« Une tentative utopique de la Renaissance : unifier la nécessaire terminologie des techniques militaires dans un sabir latin qui fasse appel aux différentes langues européennes »
modifié le: 2011-09-28
 

Le condottiere Pietro del Monte (1457-1509), homme de métier mais aussi de “buona letteratura”, a écrit des textes précieux pour analyser les échanges entre les langues vernaculaires dans le lexique militaire européen voire méditerranéen de la Renaissance: il a cru en effet pouvoir transmettre universellement grâce au latin toute sa science de la préparation militaire, du maniement des armes et du commandement, sans exclure quelques éléments plus spécifiquement tactiques. La date de ses ouvrages militaires (1492-1509) les rend de surcroît plus particulièrement utiles à une analyse du lexique et des comportements militaires de la période du début des guerres d’Italie. Ainsi, généralement à la tête de fantassins, et destinant ses ouvrages soit à Isabelle de Castille ou au futur Charles-Quint, soit à Galeazzo Sanseverino, Pietro Del Monte ne s’est pas, ou presque pas, intéressé à l’artillerie et aux fortifications, quoiqu’il ait vu Maximilien essayer de nouveaux canons à Innsbruck.

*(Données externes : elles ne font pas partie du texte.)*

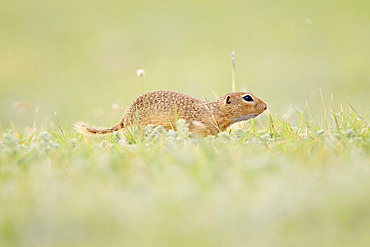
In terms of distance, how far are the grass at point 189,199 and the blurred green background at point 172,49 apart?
439 inches

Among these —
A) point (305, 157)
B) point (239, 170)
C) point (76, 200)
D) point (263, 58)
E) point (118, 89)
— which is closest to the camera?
point (76, 200)

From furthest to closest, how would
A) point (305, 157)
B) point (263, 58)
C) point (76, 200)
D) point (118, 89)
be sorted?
1. point (263, 58)
2. point (118, 89)
3. point (305, 157)
4. point (76, 200)

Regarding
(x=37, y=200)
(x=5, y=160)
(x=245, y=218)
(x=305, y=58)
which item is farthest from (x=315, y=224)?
(x=305, y=58)

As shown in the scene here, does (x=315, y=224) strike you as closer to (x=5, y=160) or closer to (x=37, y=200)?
(x=37, y=200)

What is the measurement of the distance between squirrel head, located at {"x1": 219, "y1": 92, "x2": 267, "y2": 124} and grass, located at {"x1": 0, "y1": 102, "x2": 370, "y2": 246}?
1.83 meters

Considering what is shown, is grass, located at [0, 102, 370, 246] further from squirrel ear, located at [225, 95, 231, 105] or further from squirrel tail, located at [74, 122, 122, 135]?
squirrel ear, located at [225, 95, 231, 105]

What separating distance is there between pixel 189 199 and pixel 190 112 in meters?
2.80

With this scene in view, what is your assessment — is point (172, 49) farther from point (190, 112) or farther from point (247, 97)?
point (190, 112)

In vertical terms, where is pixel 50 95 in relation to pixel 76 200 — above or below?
above

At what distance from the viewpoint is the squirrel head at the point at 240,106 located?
18.6ft

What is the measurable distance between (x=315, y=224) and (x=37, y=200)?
1.46 meters

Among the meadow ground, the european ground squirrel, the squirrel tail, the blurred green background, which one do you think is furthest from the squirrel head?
the blurred green background

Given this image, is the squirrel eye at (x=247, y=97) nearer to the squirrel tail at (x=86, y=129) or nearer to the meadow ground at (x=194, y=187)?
the meadow ground at (x=194, y=187)

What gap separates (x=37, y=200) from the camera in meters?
2.88
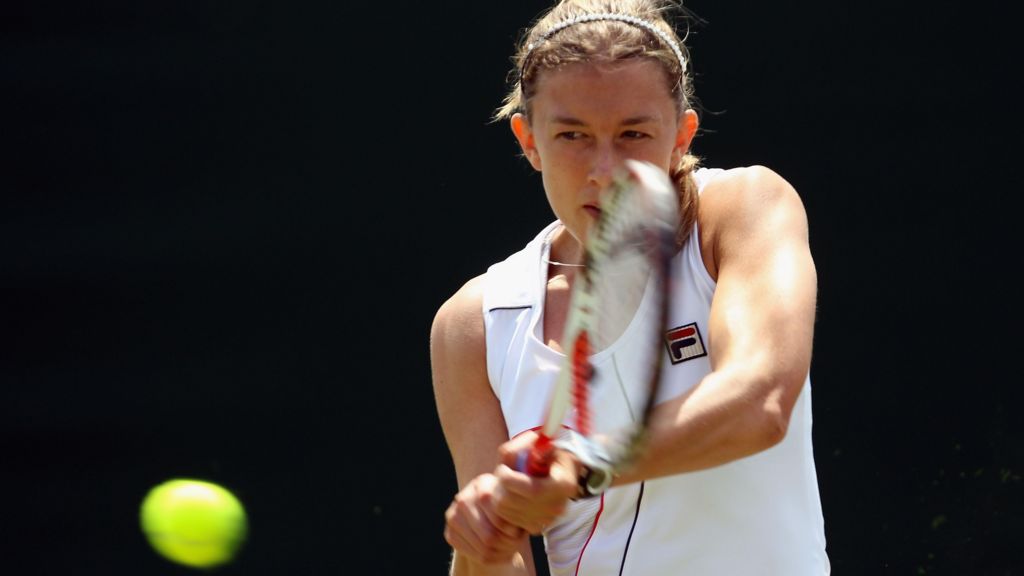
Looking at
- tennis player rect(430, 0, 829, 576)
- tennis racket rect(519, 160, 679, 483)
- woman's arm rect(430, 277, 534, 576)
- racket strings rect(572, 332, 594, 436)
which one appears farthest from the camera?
woman's arm rect(430, 277, 534, 576)

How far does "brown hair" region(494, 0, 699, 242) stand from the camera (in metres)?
1.80

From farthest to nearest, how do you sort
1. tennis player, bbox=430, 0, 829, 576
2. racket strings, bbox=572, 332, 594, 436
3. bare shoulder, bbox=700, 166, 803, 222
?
bare shoulder, bbox=700, 166, 803, 222, tennis player, bbox=430, 0, 829, 576, racket strings, bbox=572, 332, 594, 436

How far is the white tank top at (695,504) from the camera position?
1.81 m

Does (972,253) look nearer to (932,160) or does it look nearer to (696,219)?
(932,160)

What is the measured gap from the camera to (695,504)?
5.96 feet

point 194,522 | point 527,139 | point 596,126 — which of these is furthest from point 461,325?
point 194,522

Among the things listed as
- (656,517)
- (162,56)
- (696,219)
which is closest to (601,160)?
(696,219)

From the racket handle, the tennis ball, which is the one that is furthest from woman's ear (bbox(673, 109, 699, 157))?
the tennis ball

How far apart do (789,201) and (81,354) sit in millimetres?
1889

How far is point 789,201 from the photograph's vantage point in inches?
71.8

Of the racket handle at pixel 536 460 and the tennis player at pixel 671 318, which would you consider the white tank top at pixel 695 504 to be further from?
the racket handle at pixel 536 460

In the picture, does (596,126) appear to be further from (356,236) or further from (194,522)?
(194,522)

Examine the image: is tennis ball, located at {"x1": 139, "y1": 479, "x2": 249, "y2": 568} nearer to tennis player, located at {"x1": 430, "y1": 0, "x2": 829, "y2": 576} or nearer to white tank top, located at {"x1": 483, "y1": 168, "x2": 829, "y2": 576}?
tennis player, located at {"x1": 430, "y1": 0, "x2": 829, "y2": 576}

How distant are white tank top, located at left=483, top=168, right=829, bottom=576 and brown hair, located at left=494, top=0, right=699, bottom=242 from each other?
0.13 feet
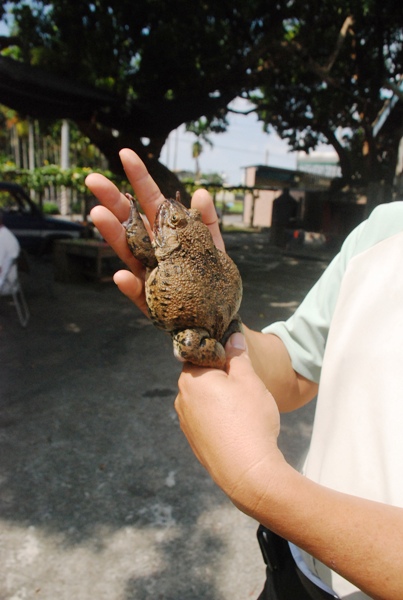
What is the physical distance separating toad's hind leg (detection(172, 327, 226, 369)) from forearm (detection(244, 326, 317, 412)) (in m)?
0.25

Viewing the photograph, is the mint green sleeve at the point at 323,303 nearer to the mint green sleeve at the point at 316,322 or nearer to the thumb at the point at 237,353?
the mint green sleeve at the point at 316,322

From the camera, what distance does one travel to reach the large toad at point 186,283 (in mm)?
1268

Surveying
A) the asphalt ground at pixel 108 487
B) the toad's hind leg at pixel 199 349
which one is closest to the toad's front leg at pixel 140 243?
the toad's hind leg at pixel 199 349

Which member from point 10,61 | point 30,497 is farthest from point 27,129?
point 30,497

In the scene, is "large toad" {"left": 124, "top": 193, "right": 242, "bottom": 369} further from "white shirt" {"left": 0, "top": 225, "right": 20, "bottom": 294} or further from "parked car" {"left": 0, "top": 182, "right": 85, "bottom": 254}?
"parked car" {"left": 0, "top": 182, "right": 85, "bottom": 254}

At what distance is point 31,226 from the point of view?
1084cm

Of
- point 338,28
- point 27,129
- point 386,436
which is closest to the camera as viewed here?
point 386,436

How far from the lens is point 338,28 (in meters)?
10.9

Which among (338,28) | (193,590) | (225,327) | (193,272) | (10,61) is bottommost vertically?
(193,590)

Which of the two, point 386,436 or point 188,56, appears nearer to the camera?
point 386,436

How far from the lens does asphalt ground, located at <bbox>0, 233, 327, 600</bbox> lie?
2480mm

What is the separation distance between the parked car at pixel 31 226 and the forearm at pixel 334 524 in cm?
1059

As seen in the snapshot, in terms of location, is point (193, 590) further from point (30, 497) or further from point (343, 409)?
point (343, 409)

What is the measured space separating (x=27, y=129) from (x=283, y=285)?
1275 inches
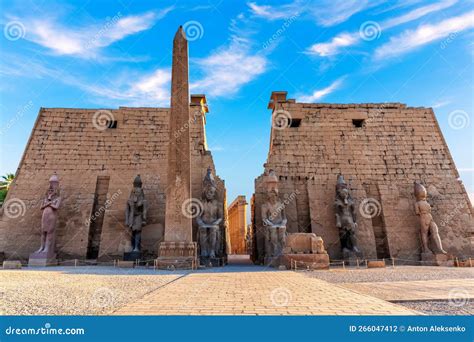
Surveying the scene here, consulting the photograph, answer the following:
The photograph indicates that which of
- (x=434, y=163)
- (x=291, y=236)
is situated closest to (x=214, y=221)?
(x=291, y=236)

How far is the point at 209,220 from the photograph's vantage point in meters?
10.5

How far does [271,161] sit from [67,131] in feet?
27.7

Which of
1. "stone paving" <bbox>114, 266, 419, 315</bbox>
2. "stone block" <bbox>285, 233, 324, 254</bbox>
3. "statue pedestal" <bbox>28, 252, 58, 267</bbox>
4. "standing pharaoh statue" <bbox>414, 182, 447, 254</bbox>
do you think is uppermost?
"standing pharaoh statue" <bbox>414, 182, 447, 254</bbox>

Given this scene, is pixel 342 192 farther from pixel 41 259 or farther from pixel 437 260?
pixel 41 259

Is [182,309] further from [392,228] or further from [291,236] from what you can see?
[392,228]

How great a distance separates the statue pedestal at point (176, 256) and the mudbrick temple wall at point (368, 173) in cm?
337

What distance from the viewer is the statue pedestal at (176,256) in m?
8.29

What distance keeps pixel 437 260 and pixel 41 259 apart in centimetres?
1245

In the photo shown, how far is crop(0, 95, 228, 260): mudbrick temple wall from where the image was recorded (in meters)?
11.3

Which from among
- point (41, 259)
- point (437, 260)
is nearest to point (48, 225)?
point (41, 259)

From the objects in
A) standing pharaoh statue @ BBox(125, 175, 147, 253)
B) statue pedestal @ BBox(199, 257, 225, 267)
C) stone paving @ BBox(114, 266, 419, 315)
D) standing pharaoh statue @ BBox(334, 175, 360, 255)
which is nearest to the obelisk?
statue pedestal @ BBox(199, 257, 225, 267)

D’origine toscane et formé dans les cours (Florence, Rome, Naples, Milan, l’Espagne, Urbino, Ferrare etc., dans un ordre incertain), condottiere pour Florence et mort pour Venise à Agnadel, lié à Ludovic Sforza, Galeazzo Sanseverino, Vinci, Castiglione (Monte est une figure du Courtisan) et autres, il a écrit entre 1492 et 1509 d’importants in-folio latins sur la formation des soldats et des princes à la guerre réelle, entrant dans le détail de tous les exercices de la préparation militaire: défilent ainsi les explications sur tous les exercices et activités qui servent d’apprentissage à la guerre (y compris lutte à mains nues, course, saut et voltige sur le cheval), sur les armes, les selles, les chevaux, et particulièrement les dispositions physiques et mentales de chacun selon les nationalités et les climats, voire sur quelques notions tactiques.

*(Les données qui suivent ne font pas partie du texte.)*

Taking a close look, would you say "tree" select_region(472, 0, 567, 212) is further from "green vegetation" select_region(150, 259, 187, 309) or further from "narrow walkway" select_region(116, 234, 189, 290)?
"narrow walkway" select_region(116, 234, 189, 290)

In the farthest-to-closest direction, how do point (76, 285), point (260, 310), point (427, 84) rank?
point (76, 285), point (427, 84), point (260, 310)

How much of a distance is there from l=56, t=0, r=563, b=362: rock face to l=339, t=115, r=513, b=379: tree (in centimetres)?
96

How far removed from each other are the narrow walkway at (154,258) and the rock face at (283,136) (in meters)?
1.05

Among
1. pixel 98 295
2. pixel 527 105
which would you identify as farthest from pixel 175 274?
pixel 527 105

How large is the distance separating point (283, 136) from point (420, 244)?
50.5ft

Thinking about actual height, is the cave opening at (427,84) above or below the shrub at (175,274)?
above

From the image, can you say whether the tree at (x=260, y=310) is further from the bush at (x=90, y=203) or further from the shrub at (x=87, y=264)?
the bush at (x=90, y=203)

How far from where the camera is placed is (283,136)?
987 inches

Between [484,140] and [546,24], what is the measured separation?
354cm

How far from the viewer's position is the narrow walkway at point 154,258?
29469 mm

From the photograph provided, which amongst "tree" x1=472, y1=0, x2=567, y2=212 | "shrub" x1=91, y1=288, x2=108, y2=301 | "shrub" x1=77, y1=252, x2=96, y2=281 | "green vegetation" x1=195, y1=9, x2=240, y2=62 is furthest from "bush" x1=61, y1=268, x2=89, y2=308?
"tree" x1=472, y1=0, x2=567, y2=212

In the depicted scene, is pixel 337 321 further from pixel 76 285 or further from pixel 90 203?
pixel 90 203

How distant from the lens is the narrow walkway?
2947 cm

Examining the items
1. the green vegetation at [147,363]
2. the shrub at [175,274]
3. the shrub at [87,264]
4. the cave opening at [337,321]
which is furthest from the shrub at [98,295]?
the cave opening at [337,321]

Si son ouvrage de 1492 — un brouillon initialement écrit en espagnol pour la formation de l’infant Juan d’Espagne — est traduit en latin sur l’ordre d’Isabelle de Castille par l’un des “grands chroniqueurs” des Rois catholiques (Gonzalo de Ayora), Pietro Del Monte a beaucoup lu et appris en latin, et il l’écrit lui-même, de manière dense et efficace, à partir de 1507. Son latin latinise évidemment de nombreux mots italiens, espagnols, français, allemands et autres (il indique généralement leur origine). Mais en donnant de multiples équivalences et en renouvelant par le latin leur description précise, il informe sur les armes (parfois mal connues quand elles ont été rapidement démodées) ainsi que leur maniement; il permet d’en préciser la chronologie dans une période de la Renaissance où les modifications de l’armement et des techniques ont été particulièrement rapides sur le terrain des guerres.
À l’aide de quelques exemples, nous tenterons de saisir ses intentions et les difficultés qu’il rencontre ou crée, mais aussi ses apports. Si le manque d’illustrations, auxquelles des manuels du XVe siècle (essentiellement allemands et italiens) ont habitué le chercheur, peut apparaître comme un obstacle majeur à la compréhension, nous pensons au contraire que, pour le condottiere qu’est Monte, l’intérêt essentiel du lexique technique est de faire comprendre immédiatement et efficacement les choses par les mots propres et particuliers au cours d’un apprentissage fondé sur l’usage de l’image mentale pour l’exécution de l’exercice, selon l’expérience interne du corps propre. Sur le terrain des guerres, où le condottiere essaie d’apprendre à ses soldats le moyen de gagner contre les adversaires en évitant la mort, il est encore plus nécessaire au capitaine d’avoir appris à ses soldats le moyen de mémoriser par les mots les choses et leur maniement, quand il faut se battre et risquer sa vie sur le champ. Le lexique technique est un instrument de commandement.